I collapsed, but it was okay because his arms were around me and he fell with me. It was getting dark, and the rain was cold, but I didn't care because I was sobbing because I just couldn't take it. I couldn't stand to be angry anymore because it didn't do me any good and I never wanted to hurt him, because he was still my precious person.
I was shaking, but not from anger.
"Y-You're an idiot. You're a-an idiot. W-Why did you let me...? You sh-should h-have just... just kn-knocked me..."
"I'm sorry."
"You're sorry!" I cried out. "I'm sorry! I'm so sorry! You're an idiot! But I'm sorry!"
He patted my head, and I shook my head, burying my head into his chest and balling up my hands into fists.

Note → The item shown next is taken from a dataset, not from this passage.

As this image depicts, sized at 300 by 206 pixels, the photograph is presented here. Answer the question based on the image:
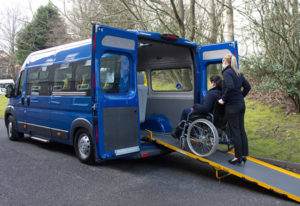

My throat was tight and my eyes were stinging. My stomach was clenching and my heart was constricting. I felt so silly and small at that moment, wondering how I could have ever thought that he didn't care. How I ever could have mistaken his soft gaze for that one of someone uncaring.
I swallowed roughly. "I h-hate my life sometimes, y-you know, bayo? I h-hate how they treat us. I hate it, really badly. I thought... I thought you were good, you know? I thought y-you were family, y-you know? And I-I-I thought you didn't care anymore. Or that you never did, you know, bayo?"
I hiccupped. "I'm sorry. I'm sorry I was so stupid. I'm sorry I was so selfish. I'm sorry I ran away. I'm sorry I didn't understand. I'm sorry, I'm so sorry."
I hiccupped again, and I was crying and clinging to him. My hands were balled up into fists and I sobbed because somehow it just seemed like the right thing to do and it felt so damn good.
And there was a tremor going through his body, so slightly and he was still petting my hair and I was still crying and saying I was sorry, only this time I wasn't the only one saying the words.
Somehow, by some odd way, I knew we would be okay.